* Tarefa escrita A
Segundo o trecho sobre o descrédito das instituições democráticas, qual é um dos grandes riscos que a democracia atualmente enfrenta?

Dentro de um regime democrático, a atuação do Estado não pode fugir ao controle do Direito, mediante a intervenção de um poder judiciário independente. É preciso que o povo acredite que o Estado respeita os limites que lhe são impostos pela legislação, pois a democracia tende a sucumbir quando a população conclui que o cenário que lhe parece errôneo não pode ser alterado com a mera modificação das leis.

Esse quadro desenha uma situação de instabilidade institucional que pode colocar a democracia em risco[5]. É necessária a existência de uma legislação dotada de legitimidade no tocante a sua edição e que seja transparente no que se refere à sua aplicabilidade, voltada a coibição de eventuais abusos do Estado. Isso, no entanto, conduz a um outro dilema enfrentado pela democracia na atualidade, qual seja, o descrédito das instituições.

3.2 O descrédito das instituições democráticas e prática ditatorial

O descrédito institucional é um dos grandes riscos que a democracia atualmente enfrenta. O sentimento muitas vezes difuso na população ao não se sentir representada por aqueles que se encontram responsáveis pela condução dos negócios públicos pode levar à conclusão de que a democracia não é o modelo de gestão estatal mais adequado, criando espaço para que soluções temerárias - como a supressão prática do regime democrático - adquira corpo e ganhe espaço.

Quando mencionamos supressão prática do regime democrático, levamos em consideração que a palavra “democracia”, pelo significado positivo que atualmente possui, é empregada indiscriminadamente pela quase totalidade dos Estados. Dessa forma, mesmo que as mais ínfimas liberdades individuais sejam suprimidas e se instale a mais evidente das ditaduras, ainda assim o governante insiste em denominar o Estado por ele gerido de democrático, ainda que o povo não tenha qualquer participação na forma pela qual os negócios públicos são conduzidos.

Trata-se, na verdade, de um discurso de dominação, pois ao mesmo tempo em que não existe liberdade, dissemina-se o discurso de que a gestão estatal é realizada em benefício de toda a população, propagando-se a ideia de que o governante é um democrata, pois representa os interesses de todos.

O descrédito institucional assume o seu ápice em situações nas quais governos ditatoriais se apropriam de instrumentos da democracia representativa, em especial do exercício popular do voto, em busca de legitimação. 

No entanto, o exercício do voto em tais estruturas de governo ditatoriais não é livre. O povo é coagido moralmente ou mesmo pela força a, mediante o voto, legitimar o governante que se encontra no exercício do poder. Além disso, a ausência de liberdade de oposição inviabiliza a existência de uma real democracia, que se constrói na liberdade do contraditório, no respeito às diferenças e na tolerância às opiniões que divergem do pensamento que busca ser hegemônico. Uma verdadeira democracia é tolerante até mesmo com o posicionamento daqueles que, de forma pacífica, defendem a sua supressão.

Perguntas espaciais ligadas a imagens

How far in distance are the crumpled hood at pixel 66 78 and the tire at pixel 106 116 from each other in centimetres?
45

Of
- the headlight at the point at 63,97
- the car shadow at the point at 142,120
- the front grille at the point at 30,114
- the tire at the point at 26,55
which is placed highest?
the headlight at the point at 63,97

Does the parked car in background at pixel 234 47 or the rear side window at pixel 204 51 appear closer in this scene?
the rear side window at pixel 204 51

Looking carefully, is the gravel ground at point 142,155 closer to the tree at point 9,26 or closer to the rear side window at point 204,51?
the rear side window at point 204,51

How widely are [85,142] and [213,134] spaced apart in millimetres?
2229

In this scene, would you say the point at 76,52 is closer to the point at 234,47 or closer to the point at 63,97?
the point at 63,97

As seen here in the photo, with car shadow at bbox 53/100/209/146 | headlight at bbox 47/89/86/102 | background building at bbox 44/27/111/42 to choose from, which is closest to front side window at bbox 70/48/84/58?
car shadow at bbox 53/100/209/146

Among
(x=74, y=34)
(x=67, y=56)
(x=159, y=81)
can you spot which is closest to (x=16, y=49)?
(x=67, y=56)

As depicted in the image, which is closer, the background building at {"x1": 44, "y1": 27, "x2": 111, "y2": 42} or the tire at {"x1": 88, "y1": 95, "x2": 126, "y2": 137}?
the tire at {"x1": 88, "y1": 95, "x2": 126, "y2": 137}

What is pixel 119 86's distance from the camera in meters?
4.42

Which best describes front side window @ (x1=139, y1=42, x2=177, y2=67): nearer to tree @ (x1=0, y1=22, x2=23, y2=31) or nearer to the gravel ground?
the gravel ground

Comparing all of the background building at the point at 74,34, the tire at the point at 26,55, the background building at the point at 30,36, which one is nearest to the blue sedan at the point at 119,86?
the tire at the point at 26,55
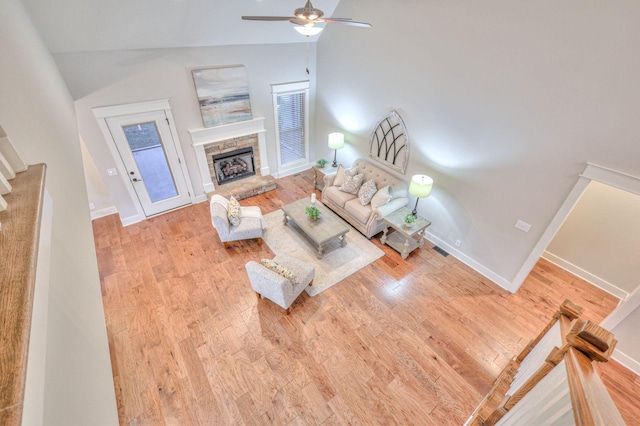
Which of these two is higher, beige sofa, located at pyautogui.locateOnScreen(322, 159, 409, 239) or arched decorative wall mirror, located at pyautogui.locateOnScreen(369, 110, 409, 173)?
arched decorative wall mirror, located at pyautogui.locateOnScreen(369, 110, 409, 173)

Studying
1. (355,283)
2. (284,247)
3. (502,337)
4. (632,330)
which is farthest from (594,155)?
(284,247)

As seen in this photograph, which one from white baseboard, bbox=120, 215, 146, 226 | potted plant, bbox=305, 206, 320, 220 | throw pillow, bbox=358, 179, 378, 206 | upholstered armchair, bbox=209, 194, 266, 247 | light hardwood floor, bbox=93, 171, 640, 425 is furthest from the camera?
white baseboard, bbox=120, 215, 146, 226

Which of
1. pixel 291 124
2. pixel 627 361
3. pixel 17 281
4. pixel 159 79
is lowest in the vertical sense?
pixel 627 361

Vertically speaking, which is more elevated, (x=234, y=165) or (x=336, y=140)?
(x=336, y=140)

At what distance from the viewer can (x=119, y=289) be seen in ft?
13.1

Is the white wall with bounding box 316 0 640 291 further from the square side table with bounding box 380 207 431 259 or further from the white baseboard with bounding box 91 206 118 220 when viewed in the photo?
the white baseboard with bounding box 91 206 118 220

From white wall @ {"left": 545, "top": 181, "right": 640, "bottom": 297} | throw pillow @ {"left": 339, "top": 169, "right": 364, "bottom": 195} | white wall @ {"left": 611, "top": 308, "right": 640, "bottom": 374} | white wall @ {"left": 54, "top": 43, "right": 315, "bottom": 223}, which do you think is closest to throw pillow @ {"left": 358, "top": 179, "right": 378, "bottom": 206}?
throw pillow @ {"left": 339, "top": 169, "right": 364, "bottom": 195}

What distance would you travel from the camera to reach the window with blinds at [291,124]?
6033 millimetres

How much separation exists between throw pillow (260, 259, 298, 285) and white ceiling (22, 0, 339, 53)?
3.71 m

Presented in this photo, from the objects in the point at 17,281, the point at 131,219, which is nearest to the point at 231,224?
the point at 131,219

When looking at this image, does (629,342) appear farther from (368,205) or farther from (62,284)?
(62,284)

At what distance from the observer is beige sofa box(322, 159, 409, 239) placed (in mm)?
4879

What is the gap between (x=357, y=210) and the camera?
5.04 meters

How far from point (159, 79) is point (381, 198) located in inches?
172
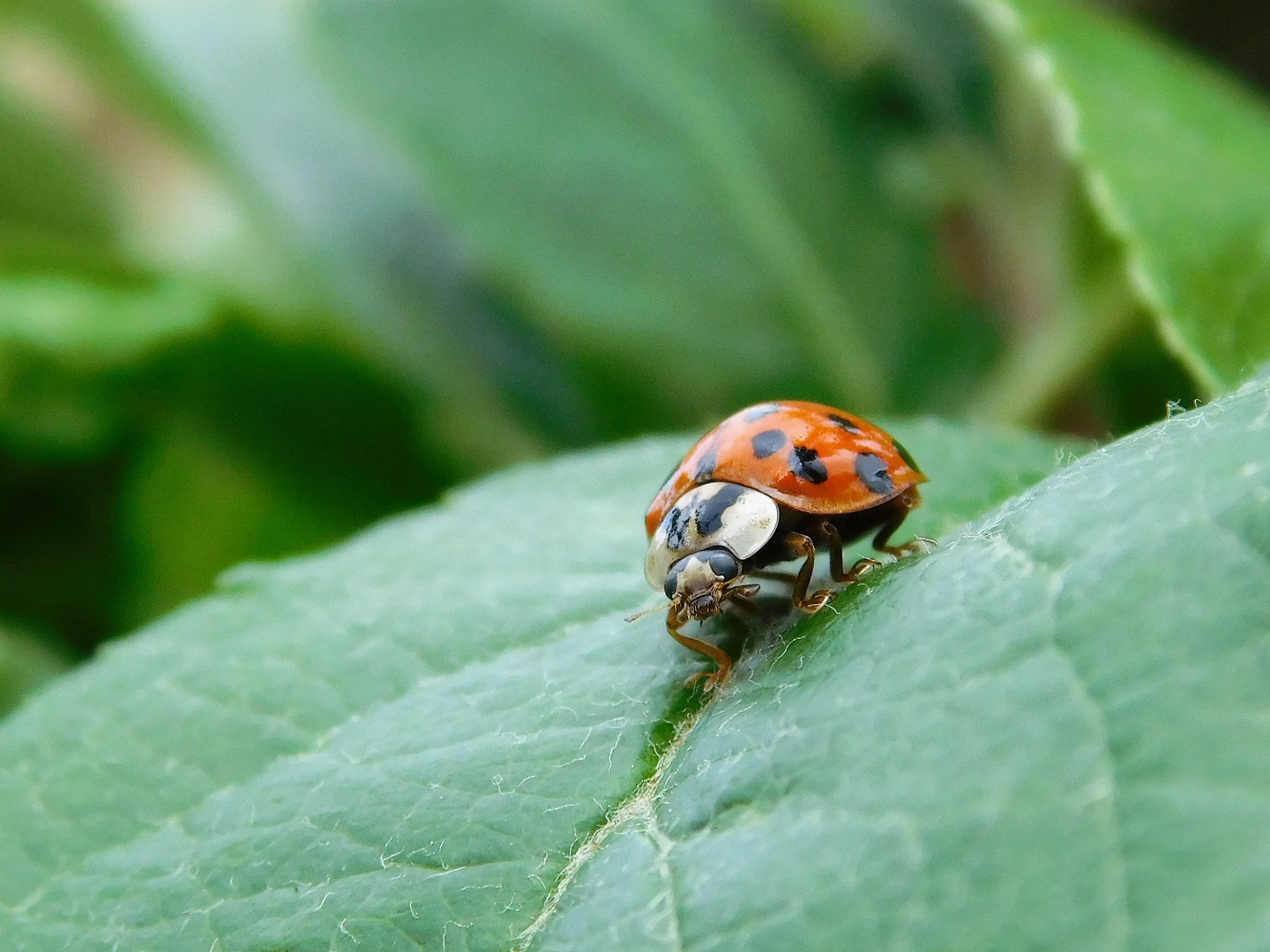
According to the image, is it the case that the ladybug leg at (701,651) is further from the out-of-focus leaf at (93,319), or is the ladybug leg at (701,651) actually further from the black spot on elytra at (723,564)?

* Tarefa escrita B
Altere "observer" para "viewer" na listagem, da linha que contém "When looking at" até o fim dela, e reescreva apenas essas linhas, com todo o resto igual e sem as imagens.

* Resposta escrita A
O descrédito institucional.

* Resposta escrita B
When looking at this image, does (629,342) appear farther from (368,205) or farther from (62,284)?
(62,284)

At what distance from the viewer is beige sofa box(322, 159, 409, 239) placed (in mm)?
4879

What is the gap between (x=357, y=210) and the camera?
5.04 meters

How far from point (159, 79) is point (381, 198) located in inches?
172
According to the image, is it the case that the ladybug leg at (701,651) is further from the out-of-focus leaf at (93,319), or is the ladybug leg at (701,651) actually further from the black spot on elytra at (723,564)?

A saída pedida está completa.